Mendengar berbagai persoalan tersebut, Anna Latuconsina menyatakan akan membawa aspirasi SLB Negeri Batu Merah untuk dikoordinasikan dengan pemerintah daerah maupun pemerintah pusat.

“Masalah sertifikat tanah dan kelayakan bangunan akan saya koordinasikan lebih lanjut untuk diperjuangkan ke tingkat pusat dan provinsi,” ujar Anna.
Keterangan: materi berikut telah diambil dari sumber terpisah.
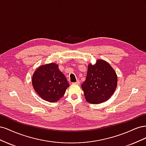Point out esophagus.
<instances>
[{"mask_svg":"<svg viewBox=\"0 0 146 146\" xmlns=\"http://www.w3.org/2000/svg\"><path fill=\"white\" fill-rule=\"evenodd\" d=\"M79 83H80V81H79L78 80H77L76 82H74L73 83V84H76V85H79Z\"/></svg>","mask_w":146,"mask_h":146,"instance_id":"obj_1","label":"esophagus"}]
</instances>
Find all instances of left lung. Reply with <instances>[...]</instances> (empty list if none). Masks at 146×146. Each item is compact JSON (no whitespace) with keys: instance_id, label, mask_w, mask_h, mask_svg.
Returning a JSON list of instances; mask_svg holds the SVG:
<instances>
[{"instance_id":"left-lung-1","label":"left lung","mask_w":146,"mask_h":146,"mask_svg":"<svg viewBox=\"0 0 146 146\" xmlns=\"http://www.w3.org/2000/svg\"><path fill=\"white\" fill-rule=\"evenodd\" d=\"M117 85V76L110 64L103 60H97L88 66L85 81L82 88L87 102L99 104L108 100Z\"/></svg>"}]
</instances>
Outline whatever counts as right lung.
<instances>
[{
  "label": "right lung",
  "mask_w": 146,
  "mask_h": 146,
  "mask_svg": "<svg viewBox=\"0 0 146 146\" xmlns=\"http://www.w3.org/2000/svg\"><path fill=\"white\" fill-rule=\"evenodd\" d=\"M32 85L39 97L49 102H56L69 86L67 79L55 63L43 64L33 75Z\"/></svg>",
  "instance_id": "1"
}]
</instances>
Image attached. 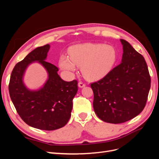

Menurut Anna, persoalan pendidikan anak berkebutuhan khusus tidak boleh dipandang sebelah mata. Setiap anak memiliki hak yang sama untuk memperoleh pendidikan yang aman, layak, bermutu, dan sesuai dengan karakteristik serta kebutuhan masing-masing.

Ia juga akan berkoordinasi dengan pihak terkait mengenai persoalan tenaga pendidik, peningkatan kapasitas guru, serta kebutuhan fasilitas pendukung pendidikan khusus.

Sebagai bagian dari upaya peningkatan kompetensi, Anna turut mengajak para guru mengikuti Webinar Nasional LPAI bertajuk “Mengajar dengan Cinta” yang dijadwalkan berlangsung pada 14 Agustus 2026 pukul 15.00 WIT.

Webinar tersebut terbuka secara gratis bagi para guru dan menghadirkan narasumber dari tingkat pusat. Kuota peserta yang disediakan mencapai sekitar 1.000 guru di Maluku.

Di Balik Keterbatasan, Semangat Belajar Tetap Menyala

Kunjungan reses Anna Latuconsina ke SLB Negeri Batu Merah akhirnya tidak hanya menjadi forum untuk menyampaikan berbagai persoalan.

Pentas musik, nyanyian, dan aktivitas mewarnai yang ditampilkan para siswa justru memperlihatkan sisi lain dari sekolah tersebut. Di tengah ruang kelas yang terbatas, bangunan yang membutuhkan perhatian, serta minimnya tenaga pendidik berlatar belakang PLB, proses pendidikan tetap berjalan.

Para guru tetap hadir mendampingi dan membimbing anak-anak untuk belajar sesuai kemampuan mereka.

Kondisi itu menjadi pengingat bahwa pendidikan anak berkebutuhan khusus bukan hanya persoalan menyediakan gedung dan fasilitas, tetapi juga tentang menghadirkan kesempatan yang setara bagi setiap anak untuk tumbuh, berkembang, memiliki keterampilan, dan menatap masa depan.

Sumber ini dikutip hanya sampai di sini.